Ce nouveau monde en germination dans le terreau du malheur

A cette époque de violente transition historique, les prophètes de l’apocalypse dramatisent les fumées noires de la société pyramidale en calcination. L’indigence philosophique des discoureurs médiatiques fait de la prédiction du malheur son fonds de commerce. Les intellectuels oublient leur vocation première, la transgression des lignes interdites, la démystification des messes dites, la prospection des perspectives inédites. L’intellectuel est insoumis ou n’est pas. Dans cette inconsistance tragique, le populisme sème allègrement les cendres des totalitarismes révolus. L’énarchie dirigeante tisse désespérément des modélisations dérisoires sans d’autre prégnance sur les réalités sociales que l’aggravation des dysfonctionnements bureaucratiques.
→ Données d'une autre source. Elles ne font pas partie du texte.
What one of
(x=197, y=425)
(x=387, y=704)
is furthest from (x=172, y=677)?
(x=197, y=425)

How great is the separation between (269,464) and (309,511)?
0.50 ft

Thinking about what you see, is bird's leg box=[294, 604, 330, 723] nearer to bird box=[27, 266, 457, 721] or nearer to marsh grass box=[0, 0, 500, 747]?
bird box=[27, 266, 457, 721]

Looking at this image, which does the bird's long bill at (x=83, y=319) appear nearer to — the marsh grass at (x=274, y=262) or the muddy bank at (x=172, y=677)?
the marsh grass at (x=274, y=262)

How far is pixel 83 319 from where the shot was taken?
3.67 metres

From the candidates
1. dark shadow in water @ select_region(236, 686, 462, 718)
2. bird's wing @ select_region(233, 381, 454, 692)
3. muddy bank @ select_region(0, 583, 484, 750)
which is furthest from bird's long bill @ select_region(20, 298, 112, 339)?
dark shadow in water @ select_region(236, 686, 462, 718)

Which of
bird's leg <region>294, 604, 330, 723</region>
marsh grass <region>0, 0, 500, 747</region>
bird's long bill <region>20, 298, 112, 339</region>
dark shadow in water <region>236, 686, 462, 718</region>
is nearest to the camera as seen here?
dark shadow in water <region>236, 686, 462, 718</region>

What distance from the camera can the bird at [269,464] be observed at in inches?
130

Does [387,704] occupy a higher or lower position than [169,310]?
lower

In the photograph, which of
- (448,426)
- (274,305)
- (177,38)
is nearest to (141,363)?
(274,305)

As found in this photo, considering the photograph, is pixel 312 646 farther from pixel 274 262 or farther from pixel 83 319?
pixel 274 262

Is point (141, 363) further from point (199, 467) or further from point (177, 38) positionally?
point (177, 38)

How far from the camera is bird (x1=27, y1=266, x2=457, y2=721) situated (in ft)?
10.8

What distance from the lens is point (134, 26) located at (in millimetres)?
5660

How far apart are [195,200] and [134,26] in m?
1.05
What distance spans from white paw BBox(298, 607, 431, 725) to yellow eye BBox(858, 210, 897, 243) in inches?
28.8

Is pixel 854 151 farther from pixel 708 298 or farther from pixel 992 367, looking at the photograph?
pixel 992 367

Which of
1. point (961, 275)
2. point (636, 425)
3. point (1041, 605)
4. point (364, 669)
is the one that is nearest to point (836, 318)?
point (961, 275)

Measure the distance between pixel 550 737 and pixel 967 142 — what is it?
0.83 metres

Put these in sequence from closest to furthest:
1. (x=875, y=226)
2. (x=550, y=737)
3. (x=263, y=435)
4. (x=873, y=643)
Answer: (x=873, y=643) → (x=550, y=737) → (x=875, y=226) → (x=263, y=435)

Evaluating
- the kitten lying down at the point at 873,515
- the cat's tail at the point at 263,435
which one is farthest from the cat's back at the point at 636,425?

Le chaos des transformations imprévisibles, le désordre des mutations invisibles, le cataclysme des ordres établis, qui déstructurent, de fond en comble, les schémas vermoulus de gouvernance, sont, avant tout, symptomatiques des possibles insoupçonnables, auto-réalisables sans programmations téléguidées, dans une complexité irréductible aux schématisations oppressives des pouvoirs en sursis. La technocratisation triomphante des dernières décennies ne laisse dans ses décombres qu’une déculturation générale propice à tous les fanatismes. Les passions destructrices creusent leur lit dans le vide de la pensée. L’ère de l’insignifiance est frappée d’infécondité cognitive.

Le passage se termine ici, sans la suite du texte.